I recently made calibration runs to establsh eV and eI on two diferent telescopes in preparation for V-I photometry. The runs were made on the same night, same red/blue star pair, same photometer and filters, same location, with a 10" SCT and a 24" classical cassegrain. The net star counts appear to show that the Cass optics are comparatively less efficient towards the blue end of the spectrum. To wit:
(SCT V counts/I counts) / (Cass V counts/I counts) ~= 1.26
Hence, the Cass count ratio is smaller than the SCT count ratio, implying an excess of I counts or shortage of V counts in the Cass ratio, as compared to the SCT ratio.
What would be the likely cause of this effect? Inferior or aging coatings on the Cass? Dust on the optics?
Tom
How interesting! Actually, what this shows is that the Ic signal in the SCT is low. A straight Cassegrain system should have the most uniform response, since it contains all reflective optics. Once you introduce refractive elements, all bets are off.
What might be more instructive is the ratio Vcounts_SCT / Vcounts_Cass, to see if it matches the ratio of light collecting area.
Arne
Hmmm... The collecting area ratio of 24" vs 10" is 5.76.
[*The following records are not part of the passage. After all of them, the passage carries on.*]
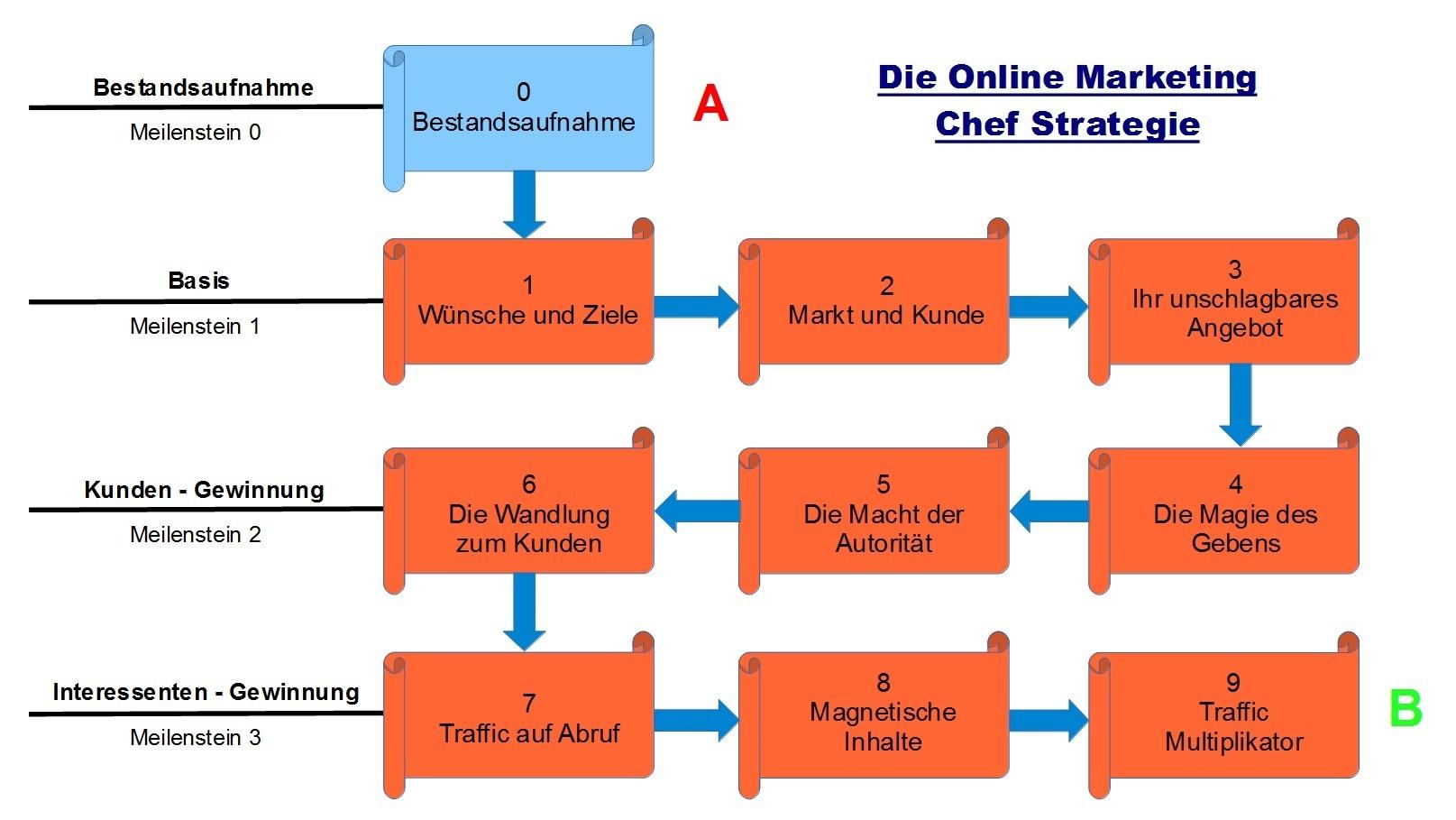Die OnlineMarketingChefStrategie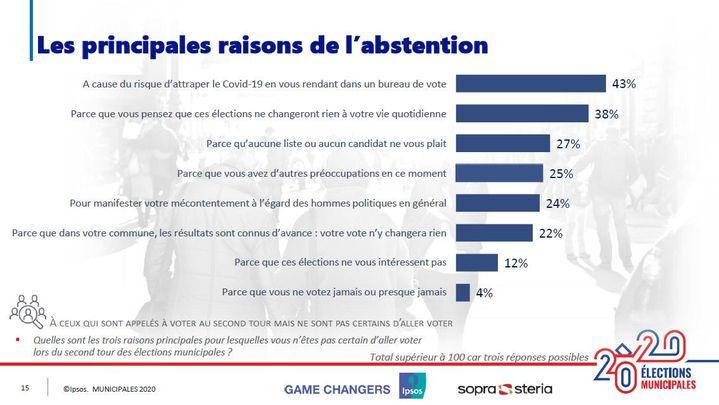 Les principales raisons de l'abstention au second tour des élections municipales. (IPSOS/SOPRA STERIA)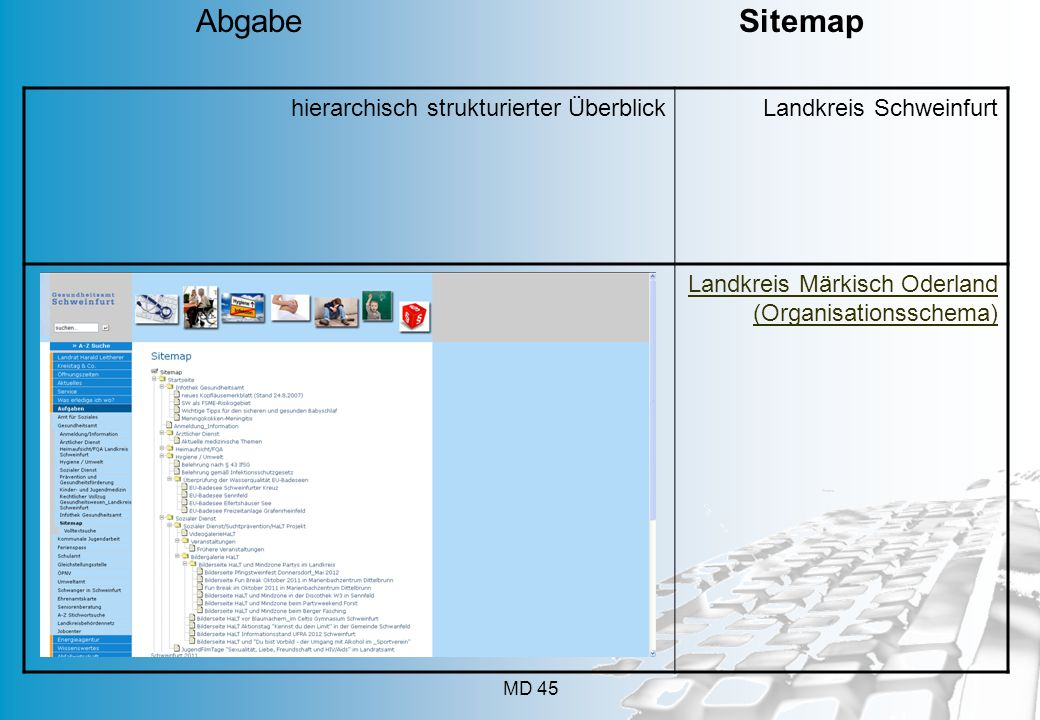Abgabe Sitemap hierarchisch strukturierter Überblick
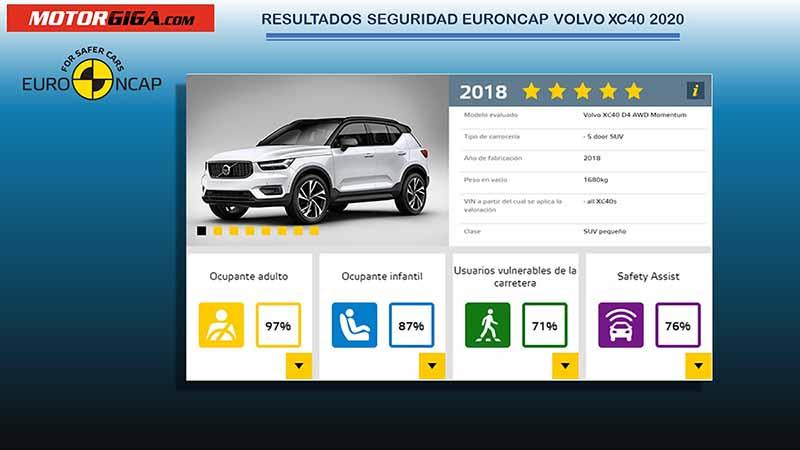 Foto Euroncap Volvo Xc40 Suv Todocamino 2020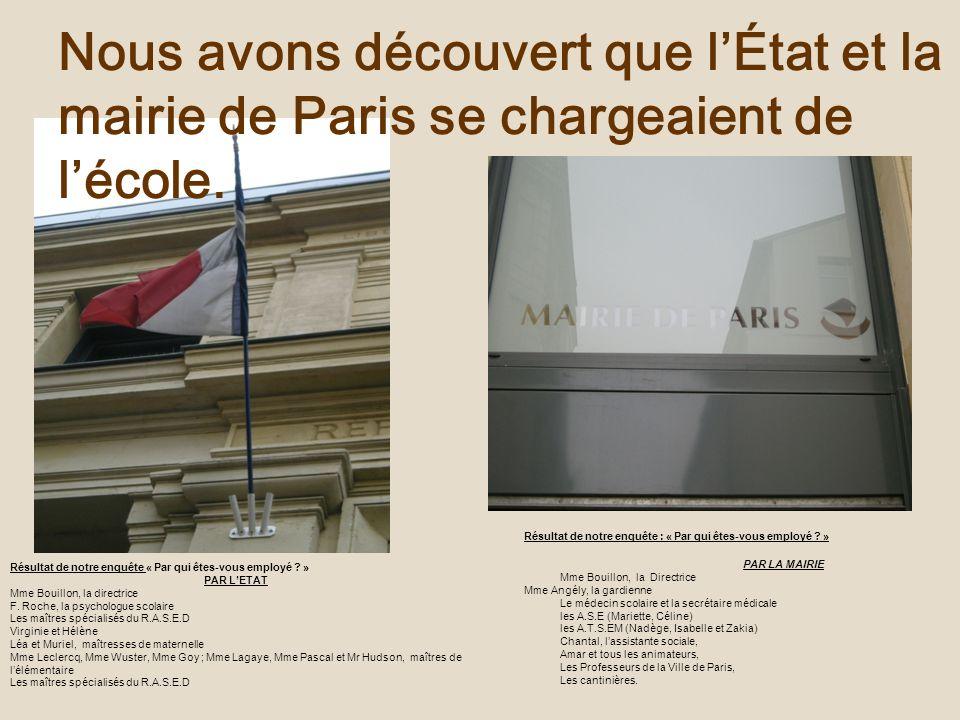 Nous avons découvert que lÉtat et la mairie de Paris se chargeaient de lécole. Résultat de notre enquête : « Par qui êtes-vous employé ? » PAR LA MAIR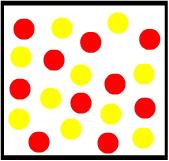 Mistura formada pelos gases A (amarelo) e B (vermelho) em um recipiente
In V band, I get 6.83x more counts on the Cass. In Ic band, 8.66. The V and Ic magnitudes are very close for one of the stars, and when I got very similar readings for that star in those bands on the SCT I took that as a consistent sign. However, that reasoning assumed a similar detector response curve for V and Ic, which is not the case. The SSP3 is much more sensitive in the red than the green, so the Ic counts for that star should have been higher.
I agree that the SCT is weak in Ic, but I'm surprised that the corrector would affect Ic more than V.